### Challenge 1:
According to the album entry, on what date was Electro Melodier released?

### Passage given:
Studio album by Son Volt
- Released: July 30, 2021
- Studio: Red Pill (St. Louis, Missouri, US)
- Length: 54:54
- Language: English
- Label: Transmit Sound; Thirty Tigers;
- Producer: Jay Farrar

Son Volt chronology
| Union (2019) | Electro Melodier (2021) | Day of the Doug (2023) |

= Electro Melodier =

Electro Melodier is a 2021 studio album by American alternative country band Son Volt. The album has received positive reviews from critics.

### Dataset:
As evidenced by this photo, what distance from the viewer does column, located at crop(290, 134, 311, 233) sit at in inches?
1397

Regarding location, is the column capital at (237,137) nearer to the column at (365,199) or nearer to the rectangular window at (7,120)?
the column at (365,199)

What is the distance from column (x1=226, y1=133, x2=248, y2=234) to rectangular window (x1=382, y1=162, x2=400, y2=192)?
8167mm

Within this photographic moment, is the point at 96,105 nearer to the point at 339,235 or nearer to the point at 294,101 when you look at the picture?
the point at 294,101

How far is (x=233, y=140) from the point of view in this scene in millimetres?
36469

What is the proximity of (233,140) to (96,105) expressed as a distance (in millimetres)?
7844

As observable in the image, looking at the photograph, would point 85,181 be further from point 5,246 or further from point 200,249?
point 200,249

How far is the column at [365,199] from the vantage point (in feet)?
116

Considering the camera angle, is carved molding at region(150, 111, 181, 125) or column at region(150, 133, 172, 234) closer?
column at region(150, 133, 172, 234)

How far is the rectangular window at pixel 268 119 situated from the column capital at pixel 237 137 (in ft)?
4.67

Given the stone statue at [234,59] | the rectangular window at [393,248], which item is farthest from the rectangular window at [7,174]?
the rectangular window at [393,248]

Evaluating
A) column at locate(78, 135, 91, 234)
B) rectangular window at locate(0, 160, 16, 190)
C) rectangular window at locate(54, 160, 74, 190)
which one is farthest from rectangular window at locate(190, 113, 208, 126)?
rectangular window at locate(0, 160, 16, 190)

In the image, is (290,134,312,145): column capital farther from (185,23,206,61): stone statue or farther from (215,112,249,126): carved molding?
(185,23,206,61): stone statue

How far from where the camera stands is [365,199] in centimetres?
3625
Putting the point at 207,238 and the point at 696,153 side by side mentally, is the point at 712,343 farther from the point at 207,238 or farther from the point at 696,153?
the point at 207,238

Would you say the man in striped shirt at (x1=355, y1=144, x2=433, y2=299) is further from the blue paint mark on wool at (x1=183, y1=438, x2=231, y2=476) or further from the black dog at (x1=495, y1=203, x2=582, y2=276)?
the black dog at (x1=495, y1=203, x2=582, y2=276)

### Challenge 2:
Write out, word for word, everything in the listing from the line containing "Would you say" down to the end of the listing.

### Right answer 1:
July 30, 2021

### Right answer 2:
Would you say the man in striped shirt at (x1=355, y1=144, x2=433, y2=299) is further from the blue paint mark on wool at (x1=183, y1=438, x2=231, y2=476) or further from the black dog at (x1=495, y1=203, x2=582, y2=276)?
the black dog at (x1=495, y1=203, x2=582, y2=276)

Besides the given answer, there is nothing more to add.